> _WHAT THIS EXERCISE ASKS_:
1. Translate this sentence from the text on pros and laymen into Spanish: "A pro, as a rule, admits his incompetence."
2. In the text on pros and laymen, what ways does it name for employers to tell pros and nonexperts apart?
3. Write the next part of the text on pros and laymen, picking up after its final sentence.

Confidence is the result of either ignorance or colossal work on oneself. As Bertrand Russell wrote: “One of the most frustrating characteristics of our time is that those individuals who are confident are fools, and those individuals who have understanding and imagination are constantly doubting and indecisive.”
A layman is not ready to perceive himself in comparison with other good professionals. He unconsciously avoids situations of competition. High self-esteem is a consequence of quick, easy or accidental success, a successful result with a minimum of effort.
Pro or laymen?
By the way, there are differences between the pro and the layman. A pro, as a rule, admits his incompetence. But a dilettante to the last will prove to others, and to himself, that he is not a layman, but a pro.
A dilettante manager gets rid of and fears subordinates who are smarter, more professional than him. And this can become a serious problem for an employer.
Ways to distinguish pros and laymen
Luckily for employers there now exist cheap and easy ways to tell apart pros and nonexperts. These are situational judgement tests, personality questionnaires and imitational exercises.

Phrase grounding data
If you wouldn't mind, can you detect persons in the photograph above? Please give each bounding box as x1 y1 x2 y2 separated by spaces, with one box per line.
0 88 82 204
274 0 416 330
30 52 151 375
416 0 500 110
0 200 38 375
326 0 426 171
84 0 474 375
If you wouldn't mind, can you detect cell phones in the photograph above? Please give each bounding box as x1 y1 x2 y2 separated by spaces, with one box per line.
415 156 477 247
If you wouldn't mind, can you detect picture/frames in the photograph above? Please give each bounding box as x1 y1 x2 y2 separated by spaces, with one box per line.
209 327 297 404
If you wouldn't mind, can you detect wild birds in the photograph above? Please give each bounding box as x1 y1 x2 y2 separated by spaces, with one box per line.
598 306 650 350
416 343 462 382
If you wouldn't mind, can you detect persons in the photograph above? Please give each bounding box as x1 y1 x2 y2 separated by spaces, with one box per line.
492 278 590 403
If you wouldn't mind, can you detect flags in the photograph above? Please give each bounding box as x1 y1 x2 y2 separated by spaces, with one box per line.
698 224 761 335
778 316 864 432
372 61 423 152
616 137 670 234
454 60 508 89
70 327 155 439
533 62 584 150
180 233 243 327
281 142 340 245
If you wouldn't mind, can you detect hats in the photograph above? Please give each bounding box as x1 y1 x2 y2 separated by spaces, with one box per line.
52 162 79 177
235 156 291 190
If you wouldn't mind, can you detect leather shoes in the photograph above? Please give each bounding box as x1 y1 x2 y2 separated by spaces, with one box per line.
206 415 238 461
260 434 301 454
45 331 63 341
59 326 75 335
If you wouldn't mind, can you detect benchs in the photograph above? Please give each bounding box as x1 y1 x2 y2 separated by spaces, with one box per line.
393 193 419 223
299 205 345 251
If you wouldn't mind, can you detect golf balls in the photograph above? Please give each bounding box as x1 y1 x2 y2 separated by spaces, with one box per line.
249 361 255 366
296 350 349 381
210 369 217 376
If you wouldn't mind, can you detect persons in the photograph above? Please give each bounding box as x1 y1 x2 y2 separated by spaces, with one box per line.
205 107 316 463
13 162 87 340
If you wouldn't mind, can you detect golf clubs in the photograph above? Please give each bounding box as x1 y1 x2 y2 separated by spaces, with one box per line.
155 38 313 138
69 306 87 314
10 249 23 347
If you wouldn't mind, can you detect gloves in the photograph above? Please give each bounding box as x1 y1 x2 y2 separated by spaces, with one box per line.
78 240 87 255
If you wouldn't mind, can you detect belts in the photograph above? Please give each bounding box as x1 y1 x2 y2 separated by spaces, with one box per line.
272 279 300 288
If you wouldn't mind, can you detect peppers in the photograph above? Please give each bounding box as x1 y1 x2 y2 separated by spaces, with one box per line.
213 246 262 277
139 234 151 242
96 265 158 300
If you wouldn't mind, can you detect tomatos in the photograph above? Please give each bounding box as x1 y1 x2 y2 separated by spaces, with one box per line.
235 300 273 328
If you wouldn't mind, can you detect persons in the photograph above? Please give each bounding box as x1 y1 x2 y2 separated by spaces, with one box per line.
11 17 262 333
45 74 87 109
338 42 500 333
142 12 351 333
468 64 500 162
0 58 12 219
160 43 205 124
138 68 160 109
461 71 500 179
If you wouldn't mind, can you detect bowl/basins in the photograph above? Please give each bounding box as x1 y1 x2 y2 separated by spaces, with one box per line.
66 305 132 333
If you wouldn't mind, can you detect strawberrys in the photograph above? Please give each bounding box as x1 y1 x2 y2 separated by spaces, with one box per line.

> _RESULTS FOR EACH TASK_:
1. Un profesional, por regla general, admite su incompetencia.

2. Situational judgement tests, personality questionnaires and imitational exercises.

3.
Situational judgement tests are especially good for this purpose. Each situational judgement test represents a situation which can happen in your job and 4-5 answer options of your actions in this situation. The situations can depict communication with team or managers, clients, partners, friends or senior management. It is quite often that they include some kind of conflict. Your task is to choose the answer that is the most effective in this situation, or rank the answers from worst to best or vice versa. Currently 97% of large employers use situational judgement tests for primary screening of candidates’ competencies like effective communication, leadership, focus on result, client orientation, etc.
On Aptitude-Tests-Practice.com you can find about 300 situational judgement tests for managers, office personnel, sales and customer support.
Job interviews for pros and laymen
A job interview can be a good way to tell apart different candidates. Experienced HR agents know that there exist a number of traits that can tell if a candidate is a pro or not. And they can notice them easily at an interview. The only disadvantage of job interviews is that they require a lot of time and effort. Situational judgement tests and personality questionnaires are much easier and can be equally precise.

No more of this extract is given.